The applicant, contrary to the position put to the Judge,[18] now contends that the Judge erred in allowing a 30 per cent reduction rather than a maximum of 10 per cent on account of the plea to the offence of recklessly causing serious harm.
[18] The Judge was not assisted by the counsel below who were not counsel on appeal. In response to a direct query both counsel, without explanation, advised his Honour that a maximum discount of 30 per cent applied for all offences.
The applicant contends that it had been open to the respondent to enter a plea to the alternative offence upon his arraignment on 3 August 2015 and it followed, in accordance with section 10C(2)(f) of the Criminal Law (Sentencing) Act, that the maximum discount available for the plea nearly a year later was limited to 10 per cent.

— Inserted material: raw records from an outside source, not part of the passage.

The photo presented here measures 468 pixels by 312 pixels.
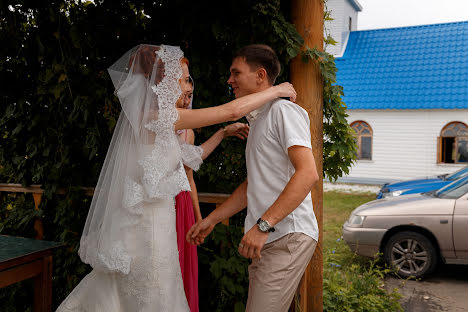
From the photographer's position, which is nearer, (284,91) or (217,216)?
(284,91)

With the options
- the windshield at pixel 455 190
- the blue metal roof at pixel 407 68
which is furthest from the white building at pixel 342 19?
the windshield at pixel 455 190

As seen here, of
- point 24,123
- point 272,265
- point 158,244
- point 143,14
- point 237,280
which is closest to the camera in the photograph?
point 272,265

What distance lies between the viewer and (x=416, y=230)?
20.7 ft

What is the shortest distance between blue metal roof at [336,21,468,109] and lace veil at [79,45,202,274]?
661 inches

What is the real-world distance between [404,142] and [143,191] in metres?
17.4

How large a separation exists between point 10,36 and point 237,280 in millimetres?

The respondent contended that, pursuant to section 10C(2)(a) of the Criminal Law (Sentencing) Act, he was entitled to a discount of up to 40 per cent having entered a plea of guilty within four weeks of the new charge having been agreed to by the Director in place of the original charge. However, the Judge may have reduced the discount to 30 per cent given the lateness of the respondent’s guilty plea and by having regard to the discretionary considerations in section 10C(4). It was submitted, in the alternative, that a 30 per cent discount was available on the basis that the respondent’s first appearance on the offence for which he was sentenced was the date of his plea. Counsel submitted that, prior to this date, there had been no Information available either in the Magistrates Court or the District Court upon which the respondent could have entered a plea to the offence of recklessly causing serious harm.
I agree with the applicant’s submission to the effect that the respondent was only entitled to a maximum discount of 10 per cent.

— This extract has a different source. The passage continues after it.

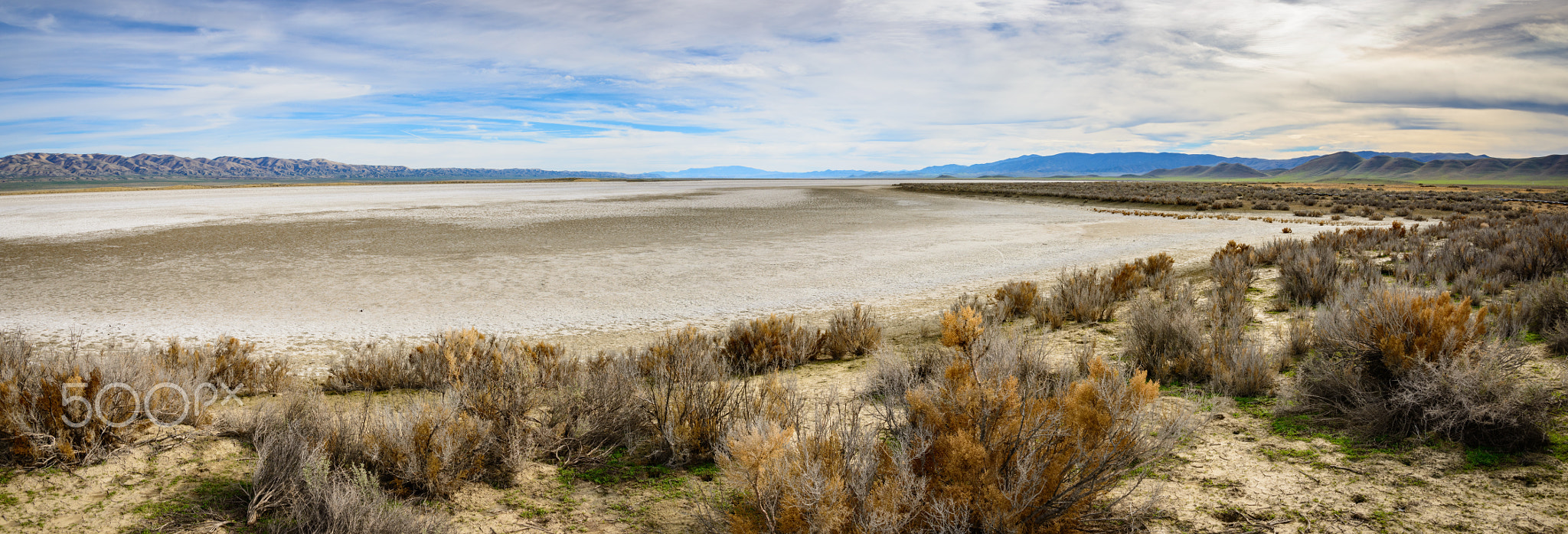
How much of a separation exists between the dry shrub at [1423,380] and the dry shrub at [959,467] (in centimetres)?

In the Magistrates Court, the respondent was committed to the District Court for trial on the offence of causing serious harm with intent. He first appeared in the District Court on 3 August 2015 in answer to a fresh District Court Information of that date charging the respondent with this offence. By operation of sections 25 and 285B of the Criminal Law Consolidation Act, the respondent’s appearance in the District Court in relation to the fresh Information also marked his first appearance in relation to the alternative offence of recklessly causing serious harm contrary to section 23(3).[19]
[19] R v Wakefield [2015] SASCFC 10; (2015) 121 SASR 569, R v Muldoon [2015] SASCFC 69; (2015) 123 SASR 1.
It was not until more than 12 months later that a guilty plea to recklessly causing serious harm was entered and accepted by the Director.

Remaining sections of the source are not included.